Thursday, 4 January 2018

Lego Alpha Team - Game Boy Color - Review



These days it feels like barely a month goes by without a new LEGO video game being released. Back in the late nineties however games based around the Scandinavian bricks and minifigs were still a relatively new concept and whilst early titles such as LEGO Racers and LEGO Rock Raiders had received mediocre reviews at best, sales were still strong and so a wave of new games were quickly put into development. LEGO Alpha Team was one such game and would release for the Game Boy Color in the year 2000, a month after it would land on the PC.

The Game Boy Color adaptation is, all things considered a fairly faithful port of the light strategy-puzzle game which sees an elite team of heroes trying to overthrow a mildly perilous baddie named Ogel. The team, led by Agent Dash must use their respective specialist skills to break into Ogel’s compound and stop production of his mind control orbs. Such peril.

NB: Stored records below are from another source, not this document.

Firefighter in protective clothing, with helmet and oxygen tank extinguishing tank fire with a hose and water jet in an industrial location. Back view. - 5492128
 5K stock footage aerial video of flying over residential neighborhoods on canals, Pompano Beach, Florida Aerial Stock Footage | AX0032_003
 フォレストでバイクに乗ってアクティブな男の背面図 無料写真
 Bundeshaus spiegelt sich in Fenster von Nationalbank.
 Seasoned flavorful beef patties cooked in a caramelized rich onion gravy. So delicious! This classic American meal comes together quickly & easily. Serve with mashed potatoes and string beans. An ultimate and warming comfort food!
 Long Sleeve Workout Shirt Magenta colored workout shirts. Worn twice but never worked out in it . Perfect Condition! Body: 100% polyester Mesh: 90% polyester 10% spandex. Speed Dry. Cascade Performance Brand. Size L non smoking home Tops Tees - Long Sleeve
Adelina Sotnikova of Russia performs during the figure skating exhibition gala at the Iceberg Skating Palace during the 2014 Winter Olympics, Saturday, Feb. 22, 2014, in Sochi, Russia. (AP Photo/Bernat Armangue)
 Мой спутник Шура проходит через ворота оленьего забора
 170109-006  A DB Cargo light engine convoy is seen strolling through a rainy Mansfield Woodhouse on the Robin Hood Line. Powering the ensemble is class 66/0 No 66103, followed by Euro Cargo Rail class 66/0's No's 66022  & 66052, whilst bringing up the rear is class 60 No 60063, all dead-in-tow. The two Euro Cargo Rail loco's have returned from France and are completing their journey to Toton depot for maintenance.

The player doesn’t have direct control of Dash and Co and must instead manipulate and alter the environment to create a clear path to enable the team to complete each of the game’s 32 missions. Basically you are the kid playing with his Alpha Team LEGO set. The objective is the same in each mission; activate the exit plunger. Your crack team of special agents however can only do one thing unaided and that’s walk forward in a straight line. Without your intervention they will walk blindly into the first obstacle they come across and stop dead which doesn’t seem all that ‘alpha’ really. Even runway models know to how to turn around, but they then they are made of plastic I suppose. The LEGO that is.

After a short brief each mission begins with an overview of the map and then it’s time to begin planning. At this point the action is paused and the player will have control of a cursor which can be moved around with the D-Pad. Rather conveniently, scattered around each map will be exactly what you need to help the agent or agents reach the plunger in the form of various tiles and objects. By pressing A the tiles and objects can be picked up, moved around, and placed elsewhere. Certain objects such as stairs and direction tiles can also be rotated with the B button.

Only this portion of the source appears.